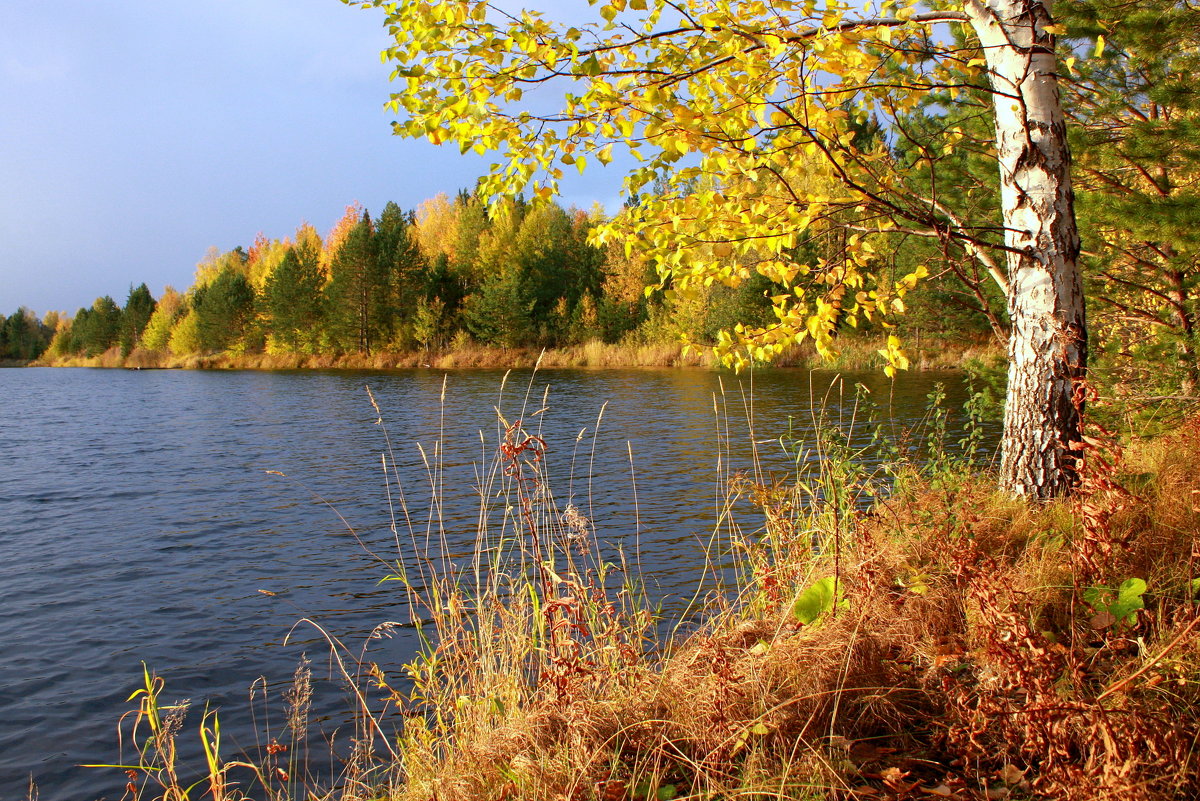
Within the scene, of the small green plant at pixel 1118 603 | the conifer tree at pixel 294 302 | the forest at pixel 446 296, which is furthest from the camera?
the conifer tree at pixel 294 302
...
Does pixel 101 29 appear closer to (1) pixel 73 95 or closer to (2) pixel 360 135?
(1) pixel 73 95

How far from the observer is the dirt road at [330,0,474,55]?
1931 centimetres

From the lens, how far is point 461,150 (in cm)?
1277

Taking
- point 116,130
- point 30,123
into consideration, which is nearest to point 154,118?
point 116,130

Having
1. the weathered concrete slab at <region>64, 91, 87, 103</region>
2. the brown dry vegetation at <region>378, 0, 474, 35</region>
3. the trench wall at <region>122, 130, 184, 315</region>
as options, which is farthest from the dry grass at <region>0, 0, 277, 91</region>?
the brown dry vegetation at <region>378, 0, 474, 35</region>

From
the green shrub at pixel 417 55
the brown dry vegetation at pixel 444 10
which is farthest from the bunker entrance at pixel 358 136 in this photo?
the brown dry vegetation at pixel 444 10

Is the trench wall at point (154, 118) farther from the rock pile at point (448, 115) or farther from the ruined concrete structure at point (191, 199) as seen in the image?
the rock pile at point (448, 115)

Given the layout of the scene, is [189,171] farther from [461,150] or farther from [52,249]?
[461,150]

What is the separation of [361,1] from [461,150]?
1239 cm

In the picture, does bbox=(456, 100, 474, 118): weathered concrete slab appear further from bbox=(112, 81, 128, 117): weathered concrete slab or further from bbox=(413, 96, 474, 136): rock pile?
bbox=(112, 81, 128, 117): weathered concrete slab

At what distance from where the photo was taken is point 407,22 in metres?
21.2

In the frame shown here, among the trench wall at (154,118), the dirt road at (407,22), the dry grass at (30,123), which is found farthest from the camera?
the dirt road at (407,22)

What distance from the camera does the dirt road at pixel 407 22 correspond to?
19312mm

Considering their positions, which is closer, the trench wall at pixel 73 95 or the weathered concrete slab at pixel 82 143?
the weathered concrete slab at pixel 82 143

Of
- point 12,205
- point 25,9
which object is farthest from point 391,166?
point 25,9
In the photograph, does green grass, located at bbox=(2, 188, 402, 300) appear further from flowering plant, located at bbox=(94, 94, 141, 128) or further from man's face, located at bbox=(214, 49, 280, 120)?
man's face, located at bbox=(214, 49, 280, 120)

**What needs to be done**
Pick out every line in the data above that contains the word "grass" and copy each one unchanged.

**Full response**
as options, which is farthest from the dry grass at <region>0, 0, 277, 91</region>?
In the frame shown here, among the trench wall at (154,118), the dirt road at (407,22), the dry grass at (30,123), which is found farthest from the camera?
In the photograph, does green grass, located at bbox=(2, 188, 402, 300) appear further from flowering plant, located at bbox=(94, 94, 141, 128) or further from man's face, located at bbox=(214, 49, 280, 120)?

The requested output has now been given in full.